Eso también me dije. Los de Kierkegaard son textos que siempre impactan en lo anímico, y si algo transmiten es que la libertad implica decidir, y que decidir siempre comporta renunciar. Saber a qué se renuncia, qué no se quiere hacer y, sobre todo y lo más difícil, qué se quiere, es la incesante dialéctica personal e intransferible a la que estamos una y otra vez abocados. Y en vacaciones apetece cualquier cosa menos agobiarse.
Pero el asunto es que la vida no se toma vacaciones. Al mismo tiempo que uno se va habituando al nuevo ritmo es posible que irrumpa una brisa de autoconciencia. Sin aparente motivo ni causa esgrimible. Un evento que hace acto de presencia como para querer recordarnos que vivir significa también preguntarse por la vida y por cómo se está viviendo. Independientemente de la fecha que marque el calendario. Suele ser otra característica de las vacaciones que tras el dolce far niente en algún momento asomen las ganas de volver a la rutina usual, como si disponer del tiempo estuviera bien, pero solo por unos días. Como si lo que importara fuese cambiar de rutinas, o más bien huir de ellas cuando estas se asientan demasiado y ya no nos absorbe su novedad.
A lo mejor aprender a vivir pasa por saber cómo dialogar con ese flujo de cuestionamiento vital. Sobre todo, porque a una respuesta le sucede otra pregunta, más profunda y magmática. Quién sabe. En todo caso, la radicalidad de esa apertura se manifiesta más intensamente cuantas menos cosas se le echan encima, cuanto más se aquieta el entorno y cobra protagonismo el fuero interno. No en vano, en el sentido y en la palabra vacaciones está incluida la idea de vacante, de vacío, y ya sabemos que en nuestro contexto cultural todo lo que tiene que ver con vacuidad infunde, de buenas a primeras, respeto.
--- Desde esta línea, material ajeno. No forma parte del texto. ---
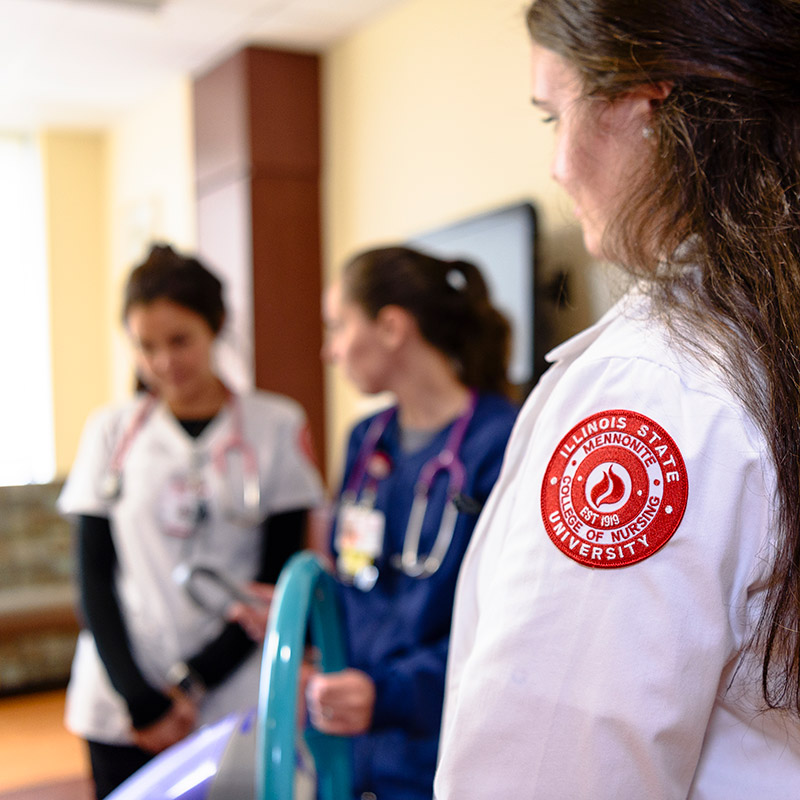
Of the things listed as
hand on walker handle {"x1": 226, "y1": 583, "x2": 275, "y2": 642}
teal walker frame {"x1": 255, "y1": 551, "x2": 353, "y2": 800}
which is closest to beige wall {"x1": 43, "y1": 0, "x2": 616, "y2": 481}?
hand on walker handle {"x1": 226, "y1": 583, "x2": 275, "y2": 642}

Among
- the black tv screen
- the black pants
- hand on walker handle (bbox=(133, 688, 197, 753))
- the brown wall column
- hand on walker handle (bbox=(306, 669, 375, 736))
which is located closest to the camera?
hand on walker handle (bbox=(306, 669, 375, 736))

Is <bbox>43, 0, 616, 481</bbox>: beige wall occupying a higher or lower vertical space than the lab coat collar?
higher

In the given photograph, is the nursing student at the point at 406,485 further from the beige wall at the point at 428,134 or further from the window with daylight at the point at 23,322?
the window with daylight at the point at 23,322

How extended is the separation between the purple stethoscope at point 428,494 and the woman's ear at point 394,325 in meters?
0.17

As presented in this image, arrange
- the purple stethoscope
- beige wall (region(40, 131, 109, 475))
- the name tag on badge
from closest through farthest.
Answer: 1. the purple stethoscope
2. the name tag on badge
3. beige wall (region(40, 131, 109, 475))

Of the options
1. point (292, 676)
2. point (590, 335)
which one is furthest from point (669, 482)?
point (292, 676)

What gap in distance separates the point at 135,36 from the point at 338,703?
365cm

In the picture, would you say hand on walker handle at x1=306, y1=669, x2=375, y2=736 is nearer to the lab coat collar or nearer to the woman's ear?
the woman's ear

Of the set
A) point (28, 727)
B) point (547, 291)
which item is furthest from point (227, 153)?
point (28, 727)

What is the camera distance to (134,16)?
3.75 meters

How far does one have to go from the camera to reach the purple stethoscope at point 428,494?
53.8 inches

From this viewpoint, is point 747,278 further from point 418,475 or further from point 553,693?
point 418,475

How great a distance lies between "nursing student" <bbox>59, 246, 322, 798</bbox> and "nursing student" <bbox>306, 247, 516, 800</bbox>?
25 centimetres

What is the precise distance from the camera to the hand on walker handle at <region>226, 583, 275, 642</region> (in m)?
1.53
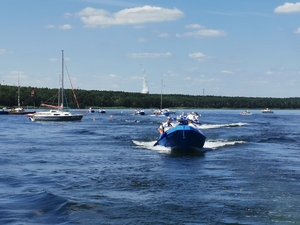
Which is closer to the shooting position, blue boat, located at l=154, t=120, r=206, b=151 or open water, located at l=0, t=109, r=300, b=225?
open water, located at l=0, t=109, r=300, b=225

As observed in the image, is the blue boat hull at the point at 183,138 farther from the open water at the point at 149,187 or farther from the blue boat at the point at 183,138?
the open water at the point at 149,187

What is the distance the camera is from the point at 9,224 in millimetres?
19047

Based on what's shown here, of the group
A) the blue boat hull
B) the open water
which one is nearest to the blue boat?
the blue boat hull

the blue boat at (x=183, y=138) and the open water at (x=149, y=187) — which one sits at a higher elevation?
the blue boat at (x=183, y=138)

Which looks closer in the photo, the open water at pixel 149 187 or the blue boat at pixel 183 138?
the open water at pixel 149 187

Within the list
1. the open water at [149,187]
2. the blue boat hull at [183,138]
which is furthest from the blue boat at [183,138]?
the open water at [149,187]

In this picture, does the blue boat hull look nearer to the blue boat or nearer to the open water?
the blue boat

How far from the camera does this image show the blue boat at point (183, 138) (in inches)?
1692

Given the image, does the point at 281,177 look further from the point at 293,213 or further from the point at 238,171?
the point at 293,213

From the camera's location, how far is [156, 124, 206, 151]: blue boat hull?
42969 mm

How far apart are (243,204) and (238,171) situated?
10.5m

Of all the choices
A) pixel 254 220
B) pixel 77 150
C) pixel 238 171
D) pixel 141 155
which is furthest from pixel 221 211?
pixel 77 150

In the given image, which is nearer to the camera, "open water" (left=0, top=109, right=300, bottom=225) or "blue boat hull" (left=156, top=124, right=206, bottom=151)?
"open water" (left=0, top=109, right=300, bottom=225)

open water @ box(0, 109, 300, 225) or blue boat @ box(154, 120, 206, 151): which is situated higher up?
blue boat @ box(154, 120, 206, 151)
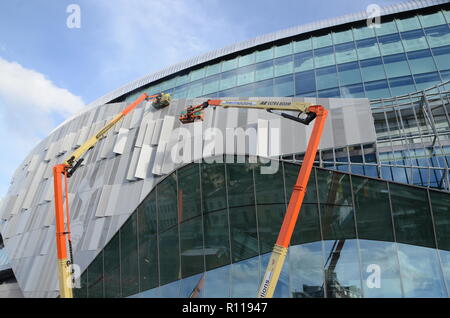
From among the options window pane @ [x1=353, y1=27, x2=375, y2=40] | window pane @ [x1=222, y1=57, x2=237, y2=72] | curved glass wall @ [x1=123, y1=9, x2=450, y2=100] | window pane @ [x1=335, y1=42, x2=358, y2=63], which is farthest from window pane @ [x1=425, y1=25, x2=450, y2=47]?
window pane @ [x1=222, y1=57, x2=237, y2=72]

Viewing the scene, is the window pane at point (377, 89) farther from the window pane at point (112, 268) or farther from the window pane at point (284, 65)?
the window pane at point (112, 268)

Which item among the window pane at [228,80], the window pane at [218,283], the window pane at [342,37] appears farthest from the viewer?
the window pane at [228,80]

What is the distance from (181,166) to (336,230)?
10173 millimetres

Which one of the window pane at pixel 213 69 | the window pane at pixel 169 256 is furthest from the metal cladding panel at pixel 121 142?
the window pane at pixel 213 69

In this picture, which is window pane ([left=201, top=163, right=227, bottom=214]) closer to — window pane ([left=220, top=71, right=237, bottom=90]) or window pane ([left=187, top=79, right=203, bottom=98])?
window pane ([left=220, top=71, right=237, bottom=90])

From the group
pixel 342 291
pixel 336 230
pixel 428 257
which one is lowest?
pixel 342 291

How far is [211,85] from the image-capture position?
33656 mm

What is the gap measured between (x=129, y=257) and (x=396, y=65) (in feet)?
81.6

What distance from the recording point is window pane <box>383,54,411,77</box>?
2630 centimetres

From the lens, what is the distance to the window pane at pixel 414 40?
1075 inches

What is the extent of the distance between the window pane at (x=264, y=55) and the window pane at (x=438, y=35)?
13438 mm

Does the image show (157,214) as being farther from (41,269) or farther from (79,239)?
(41,269)

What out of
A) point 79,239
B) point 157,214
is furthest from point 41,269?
point 157,214

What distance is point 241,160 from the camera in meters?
18.2
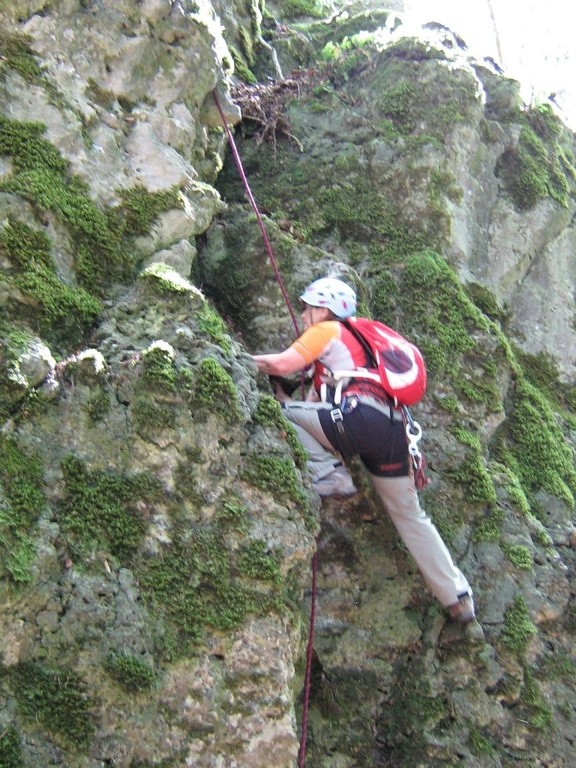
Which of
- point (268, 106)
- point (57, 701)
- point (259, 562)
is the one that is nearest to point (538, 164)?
point (268, 106)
Sí, es verdad, puede que todo esto suene bastante existencial, y más para estas fechas vacacionales. Pero no menos lo es que de un modo u otro siempre andamos ubicándonos en el mundo y preguntándonos por aquellos caminos que puedan ir sumando sentido y plenitud al proyecto de vida que tenemos entre manos. Eso forma parte también de la cotidianidad, tanto en días laborables como en festivos.
Puede que suene muy existencial, ciertamente, pero intuyo que nada mejor que tomarse unas vacaciones para constatarlo.